Pertama, manusia, yang dalam hal ini dinamai khalifah. Kedua, alam raya, yang ditunjuk oleh ayat Al-Baqarah sebagai ardh. Ketiga, hubungan antara manusia dan alam dan segala isinya termasuk manusia yang berada diluar digambarkan dengan kata khalifat, yaitu yang memberi penugasan, yakni Allah Swt.

Manusia adalah mahkluk sentral di planet bumi. Selain penciptaannya yang paling sempurna dan seimbang, banyak makhluk lain yang ada seperti hewan dan tumbuh-tumbuhan diciptakan untuk kepentingannya, baik secara langsung maupun tidak langsung. Hak pemakmuran dan pengelolaan bumi beserta isinya diberikan kepada manusia sebagai konsekuensi logis atas kesediaannya memangku amanah Allah Swt.

Al-Qur’an mengungkapkan dengan sederhana namun tegas, menekankan individualitas dan uniknya manusia, dan mempunyai pandangan yang pasti tentang peran dan nasib manusia sebagai suatu kesatuan hidup. Adalah akibat dari pandangan bahwa manusia adalah suatu individualitas

yang unik yang menjadikan mustahil bagi indvidu itu untuk menangung beban orang lain, dan ia hanya berhak menerima buah atau akibat dari perbuatannya sendiri.

CUPLIKAN DATA |
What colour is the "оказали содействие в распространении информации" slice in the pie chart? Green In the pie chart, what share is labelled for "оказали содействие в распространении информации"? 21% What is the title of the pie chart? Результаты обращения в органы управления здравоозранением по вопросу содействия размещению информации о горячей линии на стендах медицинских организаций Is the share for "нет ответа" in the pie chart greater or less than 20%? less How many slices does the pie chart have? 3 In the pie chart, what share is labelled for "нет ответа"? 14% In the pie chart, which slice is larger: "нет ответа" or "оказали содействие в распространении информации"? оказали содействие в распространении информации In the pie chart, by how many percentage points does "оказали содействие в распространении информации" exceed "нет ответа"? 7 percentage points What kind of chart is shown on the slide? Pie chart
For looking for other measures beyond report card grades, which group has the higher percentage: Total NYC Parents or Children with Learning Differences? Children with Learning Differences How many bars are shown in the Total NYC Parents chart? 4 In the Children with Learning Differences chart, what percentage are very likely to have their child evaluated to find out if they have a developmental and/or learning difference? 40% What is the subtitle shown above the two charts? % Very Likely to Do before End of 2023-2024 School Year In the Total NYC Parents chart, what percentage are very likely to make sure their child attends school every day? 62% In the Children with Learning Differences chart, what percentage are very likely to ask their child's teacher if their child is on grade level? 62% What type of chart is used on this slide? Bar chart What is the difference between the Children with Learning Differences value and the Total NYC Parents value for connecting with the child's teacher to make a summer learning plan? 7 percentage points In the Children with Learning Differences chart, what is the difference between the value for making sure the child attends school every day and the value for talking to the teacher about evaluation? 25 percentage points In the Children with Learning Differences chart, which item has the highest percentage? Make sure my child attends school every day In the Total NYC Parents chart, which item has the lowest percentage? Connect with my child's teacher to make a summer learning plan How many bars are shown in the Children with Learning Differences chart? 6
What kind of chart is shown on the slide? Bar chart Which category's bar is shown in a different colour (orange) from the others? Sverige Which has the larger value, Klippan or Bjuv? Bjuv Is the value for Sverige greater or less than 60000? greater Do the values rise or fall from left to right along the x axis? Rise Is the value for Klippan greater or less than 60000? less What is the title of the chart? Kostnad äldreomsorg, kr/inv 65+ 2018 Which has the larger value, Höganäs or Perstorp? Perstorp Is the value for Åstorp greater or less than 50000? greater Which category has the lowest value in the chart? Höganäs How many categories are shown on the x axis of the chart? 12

PETUNJUK TUGAS | Ringkaslah teks bacaan tentang manusia sebagai khalifah dalam dua kalimat.

HASIL PENGERJAAN | Manusia adalah makhluk sentral di bumi yang diciptakan paling sempurna dan seimbang, dan hak memakmurkan serta mengelola bumi beserta isinya diberikan kepadanya sebagai konsekuensi kesediaannya memangku amanah Allah Swt. Al-Qur'an menekankan individualitas dan keunikan manusia, sehingga seseorang mustahil menanggung beban orang lain dan hanya berhak menerima akibat dari perbuatannya sendiri.